1 - The Met Gala will have peaked. This year, the Met Gala fêtes the Costume Institute’s exhibition on Karl Lagerfeld. We tend to lionize people after they die, but since Lagerfeld’s death in February 2019, his legacy has faced unusual — but not unwarranted — scrutiny. Lagerfeld occupied the rarified stratum of fashion figures that couldn’t be “canceled” — he retained his lifetime appointment at Chanel and reputation as one of the world’s best and most important designers despite repeated offenses. He was openly disdainful of larger bodies. He called German Chancellor Angela Merkel’s acceptance of Syrian refugees a “huge error,” saying, “One cannot — even if there are decades between them — kill millions of Jews so you can bring millions of their worst enemies in their place.” He photographed Claudia Schiffer in blackface and yellowface and the images ended up on the cover of German magazine Stern Fotografie in 2010 for an issue featuring his favorite shots of her. Did he start fashion trends and influence culture while he did these things? Sure. But his vision of luxury was one of old-school exclusion and prejudice, which is something that’s impossible to brush under the rug in 2023.

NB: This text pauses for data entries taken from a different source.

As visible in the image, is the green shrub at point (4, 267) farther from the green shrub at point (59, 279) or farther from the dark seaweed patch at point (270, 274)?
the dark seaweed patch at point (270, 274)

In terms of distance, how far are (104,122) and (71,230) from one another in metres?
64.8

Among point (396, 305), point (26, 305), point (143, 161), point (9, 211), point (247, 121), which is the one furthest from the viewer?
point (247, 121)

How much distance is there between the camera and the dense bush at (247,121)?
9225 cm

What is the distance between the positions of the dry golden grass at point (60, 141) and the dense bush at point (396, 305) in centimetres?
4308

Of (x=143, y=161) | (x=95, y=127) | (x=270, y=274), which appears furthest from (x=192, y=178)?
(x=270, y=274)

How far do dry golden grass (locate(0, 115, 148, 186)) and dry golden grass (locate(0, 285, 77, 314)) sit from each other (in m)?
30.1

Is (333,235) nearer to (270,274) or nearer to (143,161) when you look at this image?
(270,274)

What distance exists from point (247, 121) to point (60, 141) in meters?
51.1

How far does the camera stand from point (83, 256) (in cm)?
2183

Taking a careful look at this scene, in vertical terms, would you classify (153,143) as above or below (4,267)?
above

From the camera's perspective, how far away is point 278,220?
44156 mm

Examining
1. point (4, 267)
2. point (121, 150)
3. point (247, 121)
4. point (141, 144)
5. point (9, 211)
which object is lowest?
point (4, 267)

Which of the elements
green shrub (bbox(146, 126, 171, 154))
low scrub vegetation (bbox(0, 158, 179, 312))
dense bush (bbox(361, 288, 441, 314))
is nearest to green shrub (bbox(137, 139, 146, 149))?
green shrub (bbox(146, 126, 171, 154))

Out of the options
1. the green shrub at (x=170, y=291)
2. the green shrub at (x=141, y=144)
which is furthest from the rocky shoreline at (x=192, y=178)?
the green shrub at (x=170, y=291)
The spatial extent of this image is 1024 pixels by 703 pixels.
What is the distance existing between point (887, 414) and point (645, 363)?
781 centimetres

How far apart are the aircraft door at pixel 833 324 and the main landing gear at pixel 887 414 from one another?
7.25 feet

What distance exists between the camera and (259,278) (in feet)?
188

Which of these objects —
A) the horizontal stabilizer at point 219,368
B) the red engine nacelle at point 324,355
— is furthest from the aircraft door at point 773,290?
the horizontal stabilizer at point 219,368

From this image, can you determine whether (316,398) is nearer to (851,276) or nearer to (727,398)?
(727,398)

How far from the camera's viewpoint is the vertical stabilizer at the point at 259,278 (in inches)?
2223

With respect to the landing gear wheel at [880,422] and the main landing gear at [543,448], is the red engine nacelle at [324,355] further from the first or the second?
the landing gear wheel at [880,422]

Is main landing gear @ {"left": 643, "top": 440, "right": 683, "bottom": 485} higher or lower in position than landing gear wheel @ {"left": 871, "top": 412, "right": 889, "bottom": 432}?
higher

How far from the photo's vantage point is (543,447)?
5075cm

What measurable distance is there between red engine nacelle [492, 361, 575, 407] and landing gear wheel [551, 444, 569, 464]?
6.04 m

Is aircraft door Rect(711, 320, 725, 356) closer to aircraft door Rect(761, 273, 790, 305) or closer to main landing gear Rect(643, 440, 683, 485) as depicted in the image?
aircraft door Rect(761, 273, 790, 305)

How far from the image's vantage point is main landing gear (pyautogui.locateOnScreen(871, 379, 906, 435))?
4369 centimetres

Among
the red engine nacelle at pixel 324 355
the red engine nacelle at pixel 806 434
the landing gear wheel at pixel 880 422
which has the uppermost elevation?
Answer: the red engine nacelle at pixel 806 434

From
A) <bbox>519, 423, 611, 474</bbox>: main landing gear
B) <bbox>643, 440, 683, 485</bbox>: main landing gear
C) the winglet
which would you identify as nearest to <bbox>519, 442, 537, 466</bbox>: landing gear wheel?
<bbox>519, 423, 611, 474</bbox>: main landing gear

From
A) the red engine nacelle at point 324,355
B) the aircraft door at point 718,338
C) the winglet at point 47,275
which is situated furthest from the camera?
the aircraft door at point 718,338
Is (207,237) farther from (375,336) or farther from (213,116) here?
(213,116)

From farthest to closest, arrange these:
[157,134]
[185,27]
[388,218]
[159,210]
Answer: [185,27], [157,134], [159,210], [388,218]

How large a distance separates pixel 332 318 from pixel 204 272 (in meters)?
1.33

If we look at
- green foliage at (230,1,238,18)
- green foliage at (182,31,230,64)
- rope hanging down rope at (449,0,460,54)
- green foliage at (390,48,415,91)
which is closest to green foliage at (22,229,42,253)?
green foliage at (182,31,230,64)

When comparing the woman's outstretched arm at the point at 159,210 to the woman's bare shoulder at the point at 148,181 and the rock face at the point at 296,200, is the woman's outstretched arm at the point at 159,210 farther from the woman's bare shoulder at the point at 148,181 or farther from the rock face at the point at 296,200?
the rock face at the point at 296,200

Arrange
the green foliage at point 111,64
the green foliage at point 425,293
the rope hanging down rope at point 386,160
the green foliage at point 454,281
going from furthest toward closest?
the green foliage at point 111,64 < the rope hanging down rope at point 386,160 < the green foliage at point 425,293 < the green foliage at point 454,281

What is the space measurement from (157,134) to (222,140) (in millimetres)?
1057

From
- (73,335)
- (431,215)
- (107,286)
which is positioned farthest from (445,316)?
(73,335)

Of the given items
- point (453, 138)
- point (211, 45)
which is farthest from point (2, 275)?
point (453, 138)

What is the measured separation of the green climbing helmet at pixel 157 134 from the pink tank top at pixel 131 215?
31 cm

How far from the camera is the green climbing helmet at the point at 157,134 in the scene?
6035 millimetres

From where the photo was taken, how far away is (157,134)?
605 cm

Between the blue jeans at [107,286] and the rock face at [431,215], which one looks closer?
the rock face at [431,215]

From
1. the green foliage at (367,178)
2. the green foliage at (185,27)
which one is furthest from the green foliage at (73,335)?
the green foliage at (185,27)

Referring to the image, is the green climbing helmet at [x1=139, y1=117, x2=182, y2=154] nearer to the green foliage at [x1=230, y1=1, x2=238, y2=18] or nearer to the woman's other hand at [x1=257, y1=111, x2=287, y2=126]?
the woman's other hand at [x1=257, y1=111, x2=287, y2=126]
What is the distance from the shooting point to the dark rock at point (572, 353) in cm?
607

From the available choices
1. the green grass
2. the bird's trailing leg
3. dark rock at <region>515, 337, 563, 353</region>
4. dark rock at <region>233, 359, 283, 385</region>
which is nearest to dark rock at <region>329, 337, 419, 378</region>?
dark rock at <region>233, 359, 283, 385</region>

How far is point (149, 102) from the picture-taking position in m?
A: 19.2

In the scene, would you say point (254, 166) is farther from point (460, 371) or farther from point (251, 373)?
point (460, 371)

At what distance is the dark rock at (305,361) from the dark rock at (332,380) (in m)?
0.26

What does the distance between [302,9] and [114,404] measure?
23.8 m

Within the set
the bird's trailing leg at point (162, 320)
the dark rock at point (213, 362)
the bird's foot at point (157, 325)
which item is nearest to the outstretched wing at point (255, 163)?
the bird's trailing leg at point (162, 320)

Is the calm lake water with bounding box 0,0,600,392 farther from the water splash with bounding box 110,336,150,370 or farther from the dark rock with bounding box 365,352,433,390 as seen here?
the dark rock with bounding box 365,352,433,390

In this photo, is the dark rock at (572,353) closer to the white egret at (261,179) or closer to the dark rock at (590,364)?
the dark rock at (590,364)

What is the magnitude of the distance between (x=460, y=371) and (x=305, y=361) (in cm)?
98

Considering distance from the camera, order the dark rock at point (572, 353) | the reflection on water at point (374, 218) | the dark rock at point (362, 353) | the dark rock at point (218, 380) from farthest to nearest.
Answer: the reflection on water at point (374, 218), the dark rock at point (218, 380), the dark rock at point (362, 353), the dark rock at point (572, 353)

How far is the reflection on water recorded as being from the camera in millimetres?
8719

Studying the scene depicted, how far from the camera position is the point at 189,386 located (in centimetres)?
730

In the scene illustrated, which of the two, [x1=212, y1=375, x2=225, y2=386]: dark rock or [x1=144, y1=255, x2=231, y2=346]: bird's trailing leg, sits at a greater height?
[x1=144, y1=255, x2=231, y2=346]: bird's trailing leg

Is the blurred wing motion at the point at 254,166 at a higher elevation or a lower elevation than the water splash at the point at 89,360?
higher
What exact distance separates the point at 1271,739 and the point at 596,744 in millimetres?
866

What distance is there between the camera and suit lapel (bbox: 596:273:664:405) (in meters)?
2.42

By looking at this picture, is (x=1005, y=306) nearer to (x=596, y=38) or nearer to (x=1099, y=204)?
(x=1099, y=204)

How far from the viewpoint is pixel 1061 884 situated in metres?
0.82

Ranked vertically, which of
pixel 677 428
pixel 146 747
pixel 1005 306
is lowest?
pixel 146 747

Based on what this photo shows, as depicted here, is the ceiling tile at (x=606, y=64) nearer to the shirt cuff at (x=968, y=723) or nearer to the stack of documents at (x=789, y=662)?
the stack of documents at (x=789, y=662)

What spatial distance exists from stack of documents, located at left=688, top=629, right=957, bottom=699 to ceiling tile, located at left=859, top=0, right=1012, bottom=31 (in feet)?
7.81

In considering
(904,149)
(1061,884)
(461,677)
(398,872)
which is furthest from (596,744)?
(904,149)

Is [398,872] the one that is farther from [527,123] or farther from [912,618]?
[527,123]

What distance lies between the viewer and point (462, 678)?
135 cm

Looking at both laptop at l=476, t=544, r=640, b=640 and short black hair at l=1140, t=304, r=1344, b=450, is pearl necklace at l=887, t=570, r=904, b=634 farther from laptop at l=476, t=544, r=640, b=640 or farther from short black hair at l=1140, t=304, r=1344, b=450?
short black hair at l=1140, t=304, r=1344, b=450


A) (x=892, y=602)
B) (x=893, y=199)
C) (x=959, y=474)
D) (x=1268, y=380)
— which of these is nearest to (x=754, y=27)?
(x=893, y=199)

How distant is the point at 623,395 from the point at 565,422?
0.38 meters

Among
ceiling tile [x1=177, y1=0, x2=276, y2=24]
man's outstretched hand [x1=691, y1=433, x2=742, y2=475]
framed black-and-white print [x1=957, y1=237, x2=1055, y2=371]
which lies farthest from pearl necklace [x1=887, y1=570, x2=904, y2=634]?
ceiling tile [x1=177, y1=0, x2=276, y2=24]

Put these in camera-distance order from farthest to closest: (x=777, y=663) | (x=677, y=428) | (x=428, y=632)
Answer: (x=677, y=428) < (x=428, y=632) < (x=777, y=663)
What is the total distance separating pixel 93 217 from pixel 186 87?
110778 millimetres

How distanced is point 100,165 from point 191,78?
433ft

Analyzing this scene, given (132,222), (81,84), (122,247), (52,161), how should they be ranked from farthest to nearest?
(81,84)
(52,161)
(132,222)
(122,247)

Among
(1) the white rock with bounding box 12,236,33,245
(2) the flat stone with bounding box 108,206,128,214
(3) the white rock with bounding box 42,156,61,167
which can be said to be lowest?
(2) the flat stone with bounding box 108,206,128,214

I do not think the Gala is “over.” I suspect it will remain a huge spectacle and that many fans watching will be able to lose themselves in the red carpet. The masses (in America, anyway) don’t know who Lagerfeld is and won’t have a ready understanding of his legacy. The gush of content that all those red carpet images unleash onto social media won’t suddenly be squelched by an exhibit on one person viewed by many fashion followers as problematic. (After all, the Picassos still hang on the walls of the same museum.)
But last year’s Gala — headlined by the Kardashians, notably Kim allegedly damaging a historic garment — felt like a turning point for the event from its peak to what may be a slow decline.